博客从Typecho迁移至Hugo

自从建这个博客到现在已经快 6 年了,最开始用的是 Jekyll,用的服务器甚至是放在家里的树莓派 Zero W。接着是使用 Handsome 主题的 Typecho,虽然没有几张图片但是还为他专门架设了一个 Chevereto 图床。配合上 Handsome 主题的 Typecho 功能很齐全也很美观,但是热衷于重装系统的我自然而然的每隔一两年都要重装一次服务器的系统,并徘徊在安装 Typecho 和 Chevereto 的各种文件权限问题中。而 Handsome 主题大而全的另一个反面就是繁杂的配置选项,尽管外观上仍然保持了作者的克制,但我更希望我的博客能更专注于传达信息。

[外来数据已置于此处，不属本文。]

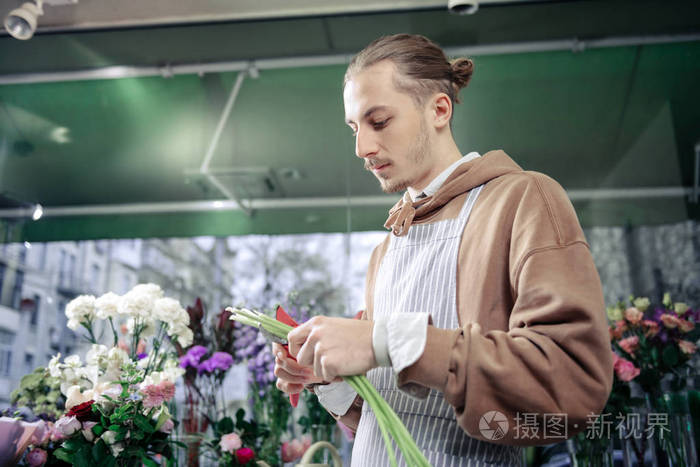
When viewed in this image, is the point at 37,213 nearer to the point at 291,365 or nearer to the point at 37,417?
the point at 37,417

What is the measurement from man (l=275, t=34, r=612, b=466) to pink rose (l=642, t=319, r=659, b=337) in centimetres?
130

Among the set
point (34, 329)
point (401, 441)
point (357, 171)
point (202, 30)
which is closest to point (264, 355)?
point (357, 171)

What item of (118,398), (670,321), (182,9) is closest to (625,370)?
(670,321)

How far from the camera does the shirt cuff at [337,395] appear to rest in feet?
3.68

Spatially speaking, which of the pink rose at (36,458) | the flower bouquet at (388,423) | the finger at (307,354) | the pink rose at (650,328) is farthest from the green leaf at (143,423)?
the pink rose at (650,328)

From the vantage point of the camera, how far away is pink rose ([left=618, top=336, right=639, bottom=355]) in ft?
6.72

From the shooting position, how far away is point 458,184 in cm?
Result: 105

于是借着给实验室搭建官网的工夫,我就顺手将博客迁移到了 Hugo。

Typecho 数据导出

我最希望能够原样从 Typecho 原样迁移的数据大概有以下几个部分:

  • 文章内容及封面
  • 几年来积累的评论
  • 友链
  • 由于 Typecho 和 Hugo 的 URL 结构有所不同,我需要将原先博客文章的链接 301 映射到新链接,避免 SEO 降低权重。

幸运的是,我的大部分需求都能被 从 Typecho 完美迁移到 Hexo 这篇文章满足,基于这位作者提供的代码,我进行了一些修改以满足我的需求。

导出文章内容及封面

使用这个脚本可以导出文章的标题、头图、发表日期、标签、分类、slug 等信息。由于 slug 通常是唯一的,且相对于标题更容易搜索,后续脚本将使用这个字段在创建新旧链接对应表时进行数据库搜索。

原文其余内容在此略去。